··· Excerpt ···
Radio Oceanography Laboratory Support | KnowHow / Decimation filters

Discussion in reverse temporal order

1/26/2020 pierre

after our discussion, it becomes clear that the best would be to have a 8^2 fixed filter, and if final sampling frequency need to be adjusted, do it by changing the TI1278 clock frequency, not touch the decimate filter.

There is enough adjustment latitude between 12 kHz and 48 kHz to cover all our potential needs.

Guam and Biaritz radars will run at 4.5 MHz with only 25 kHz chirp radio bandwidth, that would be sampled at 185 Hz with 12 kHz/64, and Xavier's lagoon radars at 35 Mhz with 750 kHz chirp would be sampled at 740 Hz with 48 kHz/64.

11/12/19 john.mclean

Some key elements of how the DSP design affects the resources in the FPGA

The core FIR Filter Arithmetic is based on the xilinx DSP48 logic, these are blocks of resources available in the FPGA for fixed point arithmetic shown below

Attach:Screenshot-2020-01-27-03-50-23.png Δ

The key steps for a Filter is the MAC (Multiply Accumulate) operation, the resolution of this is up to a 25x18 multiply, and a 48 bit accumulation. An FIR filter also requires storage for the interim calculations as the filter works its way through the coefficients, this requires Block RAM (BRAM) . It is actually the BRAM resource that is often the limiting factor in fitting logic into an FPGA It is possible to widen the calculation and to store more accumulator precision but that requires both extra DSP slices and extra storage. I've run several examples through the filter logic to give you an idea of how it grows.

Decimating filters are significantly more efficient rather than decimating as a secondary stage.

First Stage Filter

Inputs = 20 bits, Coefficients = 18 bits, no truncation, reloadable symmetrical coefficients, input sample rate up to 48 kHz on a 100 MHz system, decimate by 8

512 tap 16 channel filter will require 1 DSP slice and 7 BRAMs

1024 tap 16 channel filter will require 1 DSP slices and 12 BRAMs

Second Stage Filter

(increase the input bit width to accommodate additional resolution generated by the first stage)

Inputs = 24 bits, Coefficients = 18 bits, no truncation, reloadable symmetrical coefficients, input sample rate up to 6 kHz on a 100 MHz system, decimate by 8

512 tap 16 channel filter will require 3 DSP slices and 14 BRAMs

1024 tap 16 channel filter will require 3 DSP slices and 26 BRAMs

Resource utilisation is actually very non-linear eg trying storage variation by changing bit resolution on the second stage 24 bit filter – if we were to redefine it as

Inputs = 23 bits, Coefficients = 16 bits, no truncation, reloadable symmetrical coefficients, input sample rate up to 6 kHz on a 100 MHz system, decimate by 8

 512 tap 16 channel filter will require 1 DSP slices and 8 BRAMs

whilst

 1024 tap 16 channel filter will require 3 DSP slices and 48 BRAMs

The problem here is both a characteristic of the width required to calculate the data and a geometry of the RAMs that are storing the data. So in this case dropping 2 bits from the coefficient allows us to use 3 bits more significance in the inputs and actually saves RAM whereas the 1024 tap version of the same filter is significantly more expensive in RAM

A quick look at a Single Filter

(Yes much harder to get a sharp roll off in a single stage but possibly worth looking at)
···
-- Assignment --
Reproduce the thread on decimation filters verbatim from "Guam and Biaritz" to "with 48 kHz/64.". The listing comes from a separate source unrelated to the thread on decimation filters.
··· Collected material ···
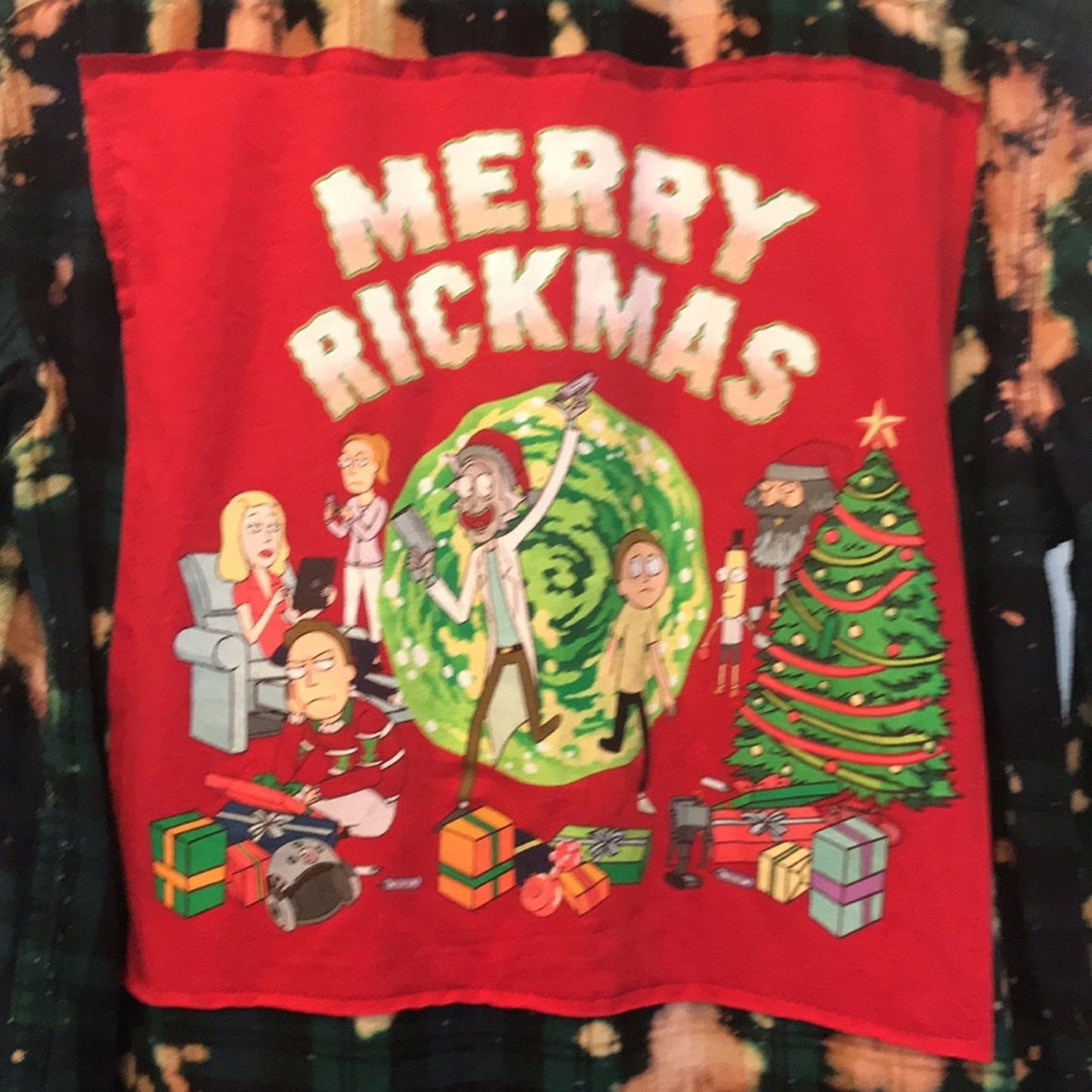 Merry Rickmas Rick & Morty Christmas Upcycled handcrafted flannel shirt unisex M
···
-- Response area --
Guam and Biaritz radars will run at 4.5 MHz with only 25 kHz chirp radio bandwidth, that would be sampled at 185 Hz with 12 kHz/64, and Xavier's lagoon radars at 35 Mhz with 750 kHz chirp would be sampled at 740 Hz with 48 kHz/64.